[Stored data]

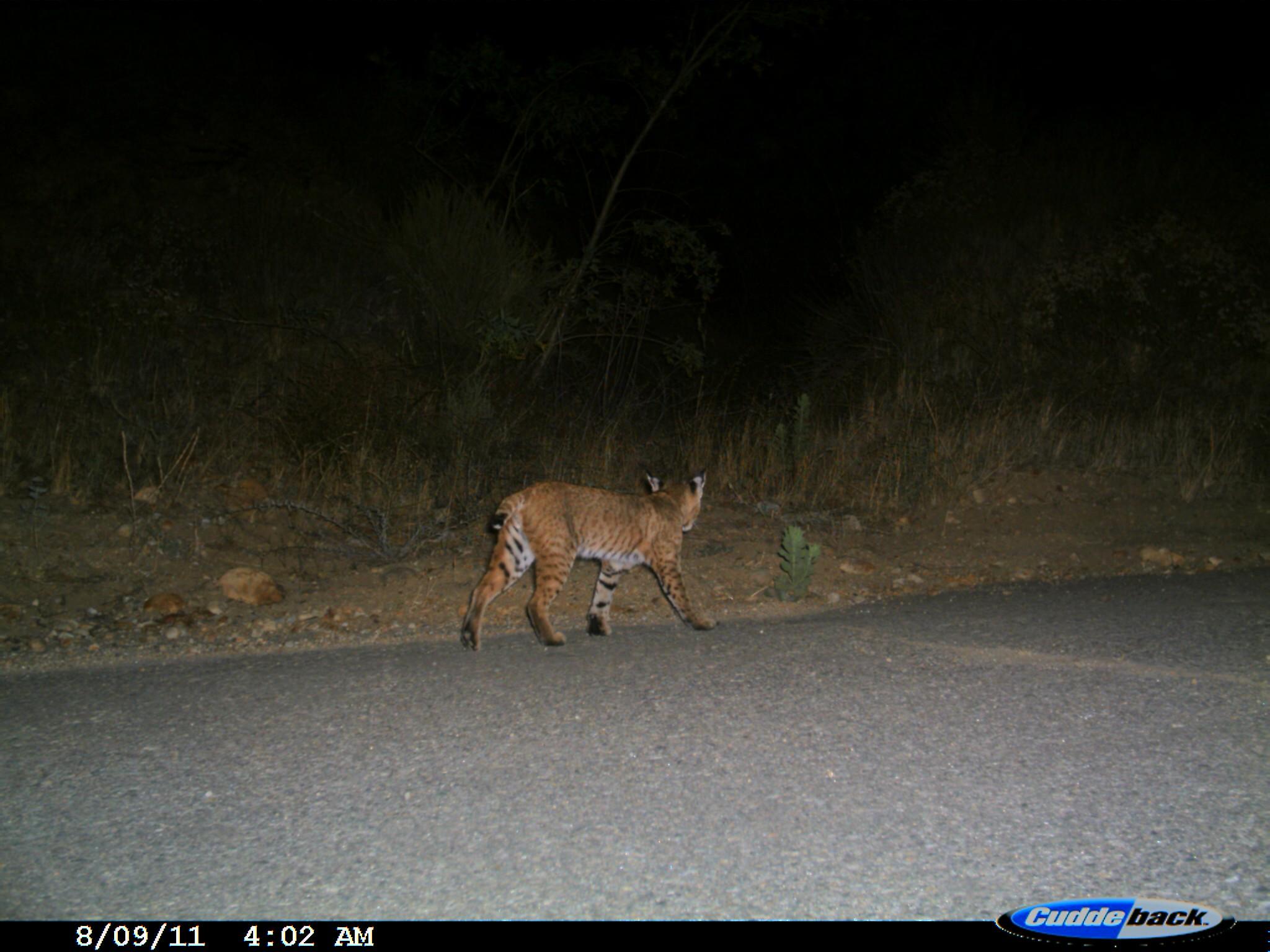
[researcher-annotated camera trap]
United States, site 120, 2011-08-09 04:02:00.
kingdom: Animalia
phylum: Chordata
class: Mammalia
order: Carnivora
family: Felidae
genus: Lynx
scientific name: Lynx rufus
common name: bobcat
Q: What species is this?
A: Bobcat (Lynx rufus).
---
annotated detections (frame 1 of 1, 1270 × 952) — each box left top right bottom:
bobcat: 448 457 732 663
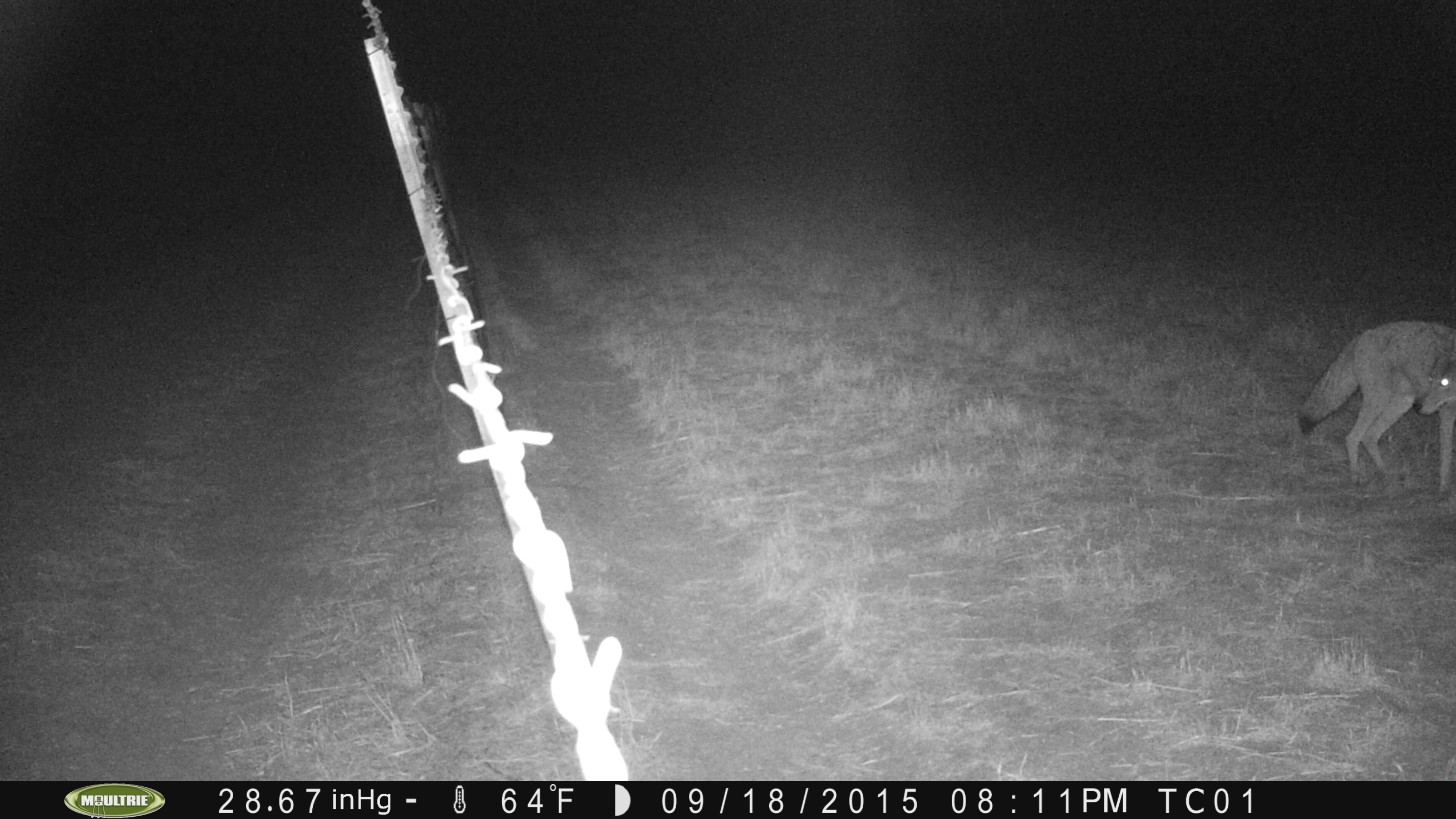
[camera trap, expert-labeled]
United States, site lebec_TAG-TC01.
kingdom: Animalia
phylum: Chordata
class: Mammalia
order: Carnivora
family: Canidae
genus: Canis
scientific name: Canis latrans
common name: coyote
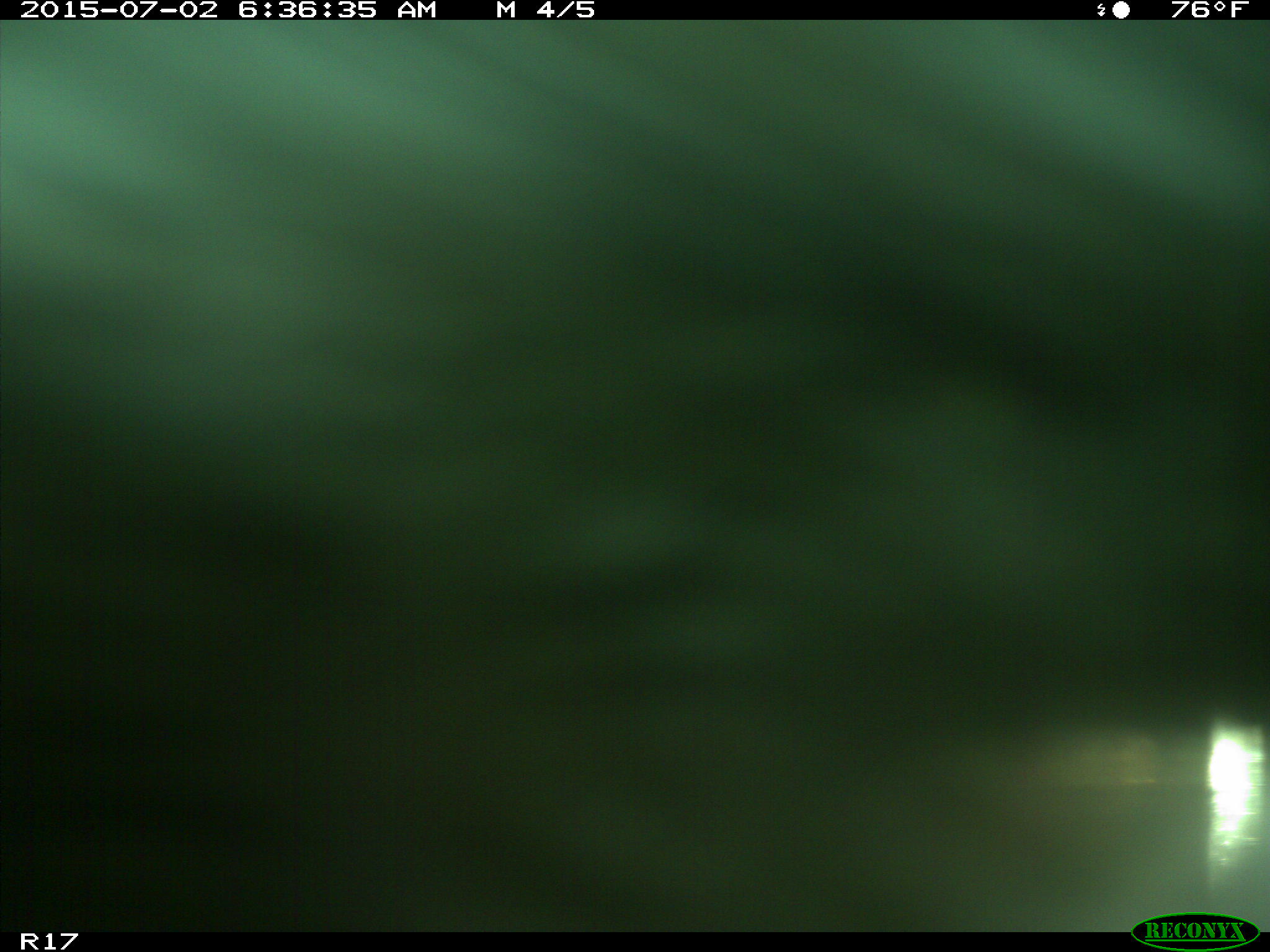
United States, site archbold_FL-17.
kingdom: Animalia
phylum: Chordata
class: Mammalia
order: Artiodactyla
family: Bovidae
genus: Bos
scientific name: Bos taurus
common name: domestic cow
Bos taurus (domestic cow).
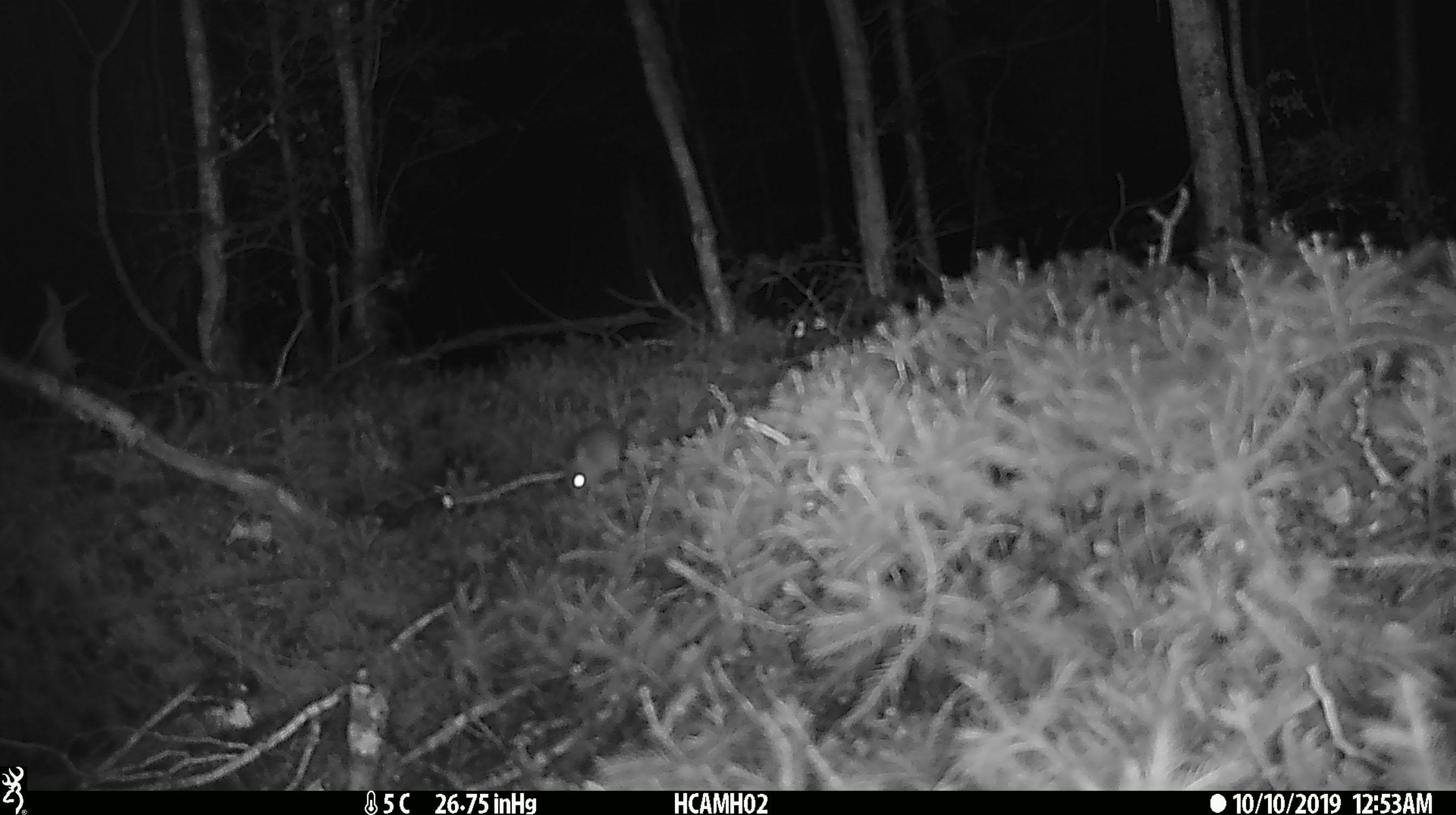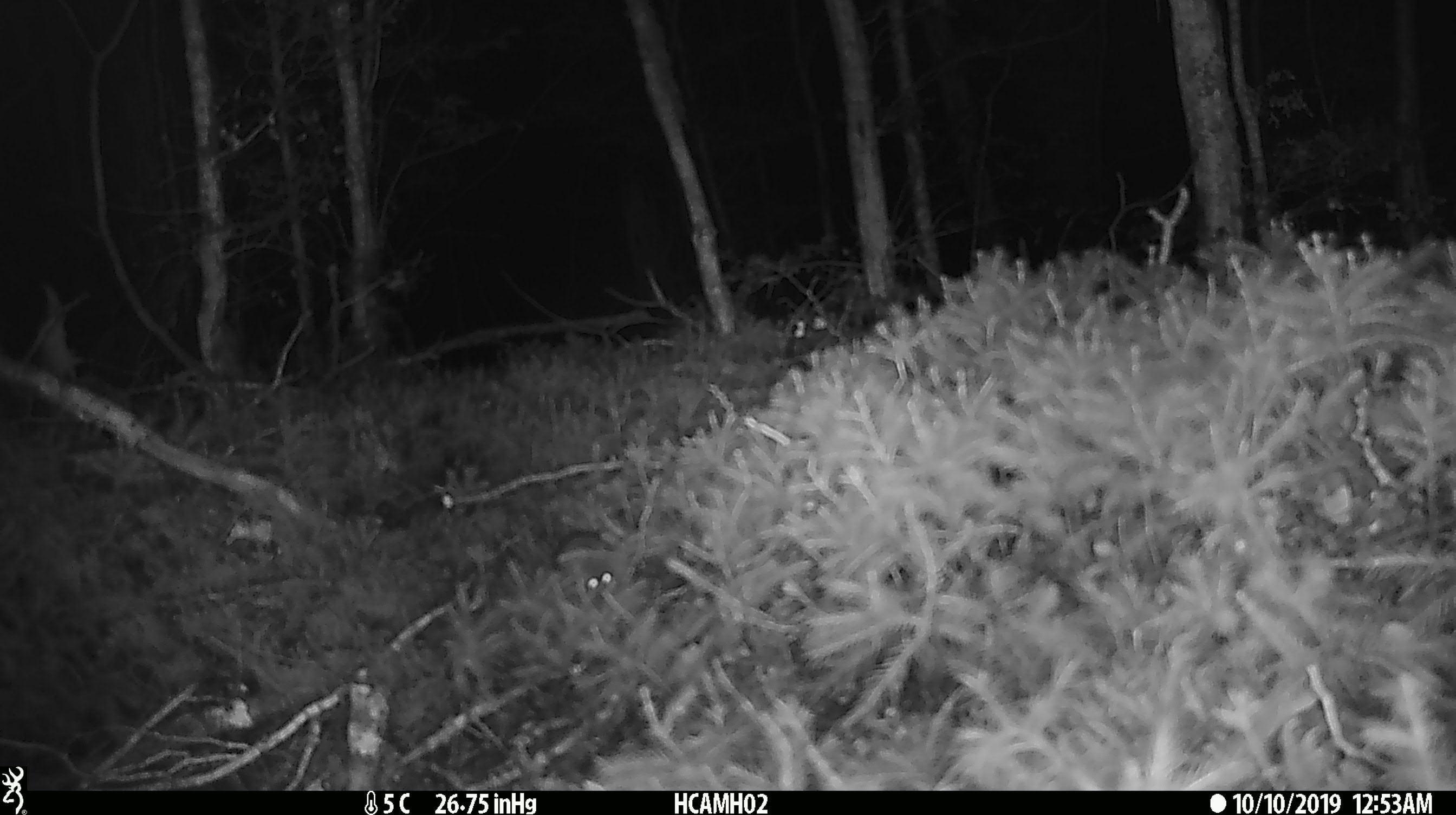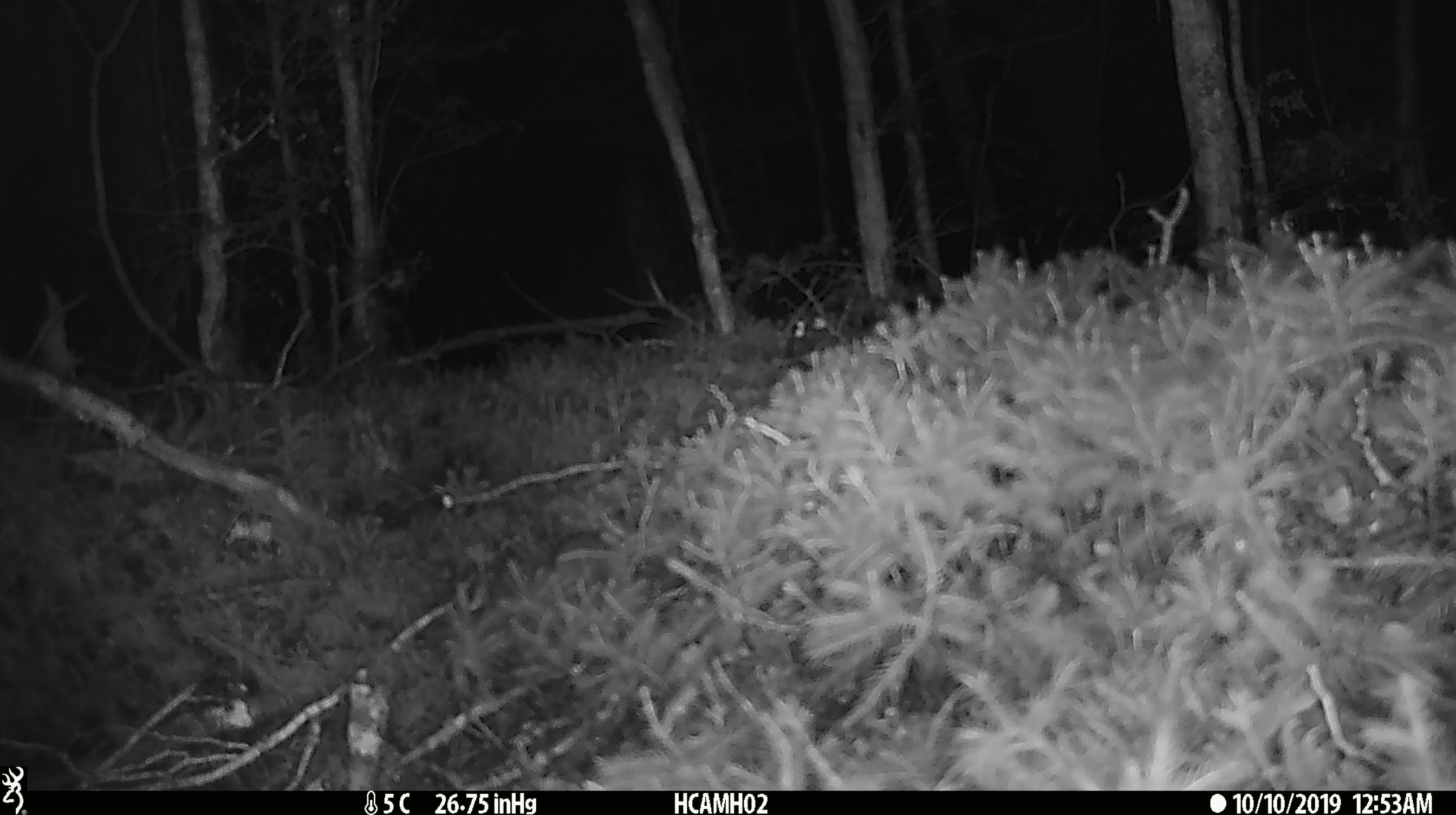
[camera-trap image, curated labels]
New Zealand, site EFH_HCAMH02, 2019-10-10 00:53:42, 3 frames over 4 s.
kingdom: Animalia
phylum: Chordata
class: Mammalia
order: Rodentia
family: Muridae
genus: Mus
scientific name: Mus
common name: mouse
Mouse (Mus).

- **INSTRUCTIONS FOR THE TASK**: Pictures excluded, return exactly the lines from the one with "genus: Lynx" through the final line of the entries above, both included.

- **THE ANSWER**:
genus: Lynx
scientific name: Lynx rufus
common name: bobcat
Q: What species is this?
A: Bobcat (Lynx rufus).
---
annotated detections (frame 1 of 1, 1270 × 952) — each box left top right bottom:
bobcat: 448 457 732 663
[camera trap, expert-labeled]
United States, site lebec_TAG-TC01.
kingdom: Animalia
phylum: Chordata
class: Mammalia
order: Carnivora
family: Canidae
genus: Canis
scientific name: Canis latrans
common name: coyote
United States, site archbold_FL-17.
kingdom: Animalia
phylum: Chordata
class: Mammalia
order: Artiodactyla
family: Bovidae
genus: Bos
scientific name: Bos taurus
common name: domestic cow
Bos taurus (domestic cow).
[camera-trap image, curated labels]
New Zealand, site EFH_HCAMH02, 2019-10-10 00:53:42, 3 frames over 4 s.
kingdom: Animalia
phylum: Chordata
class: Mammalia
order: Rodentia
family: Muridae
genus: Mus
scientific name: Mus
common name: mouse
Mouse (Mus).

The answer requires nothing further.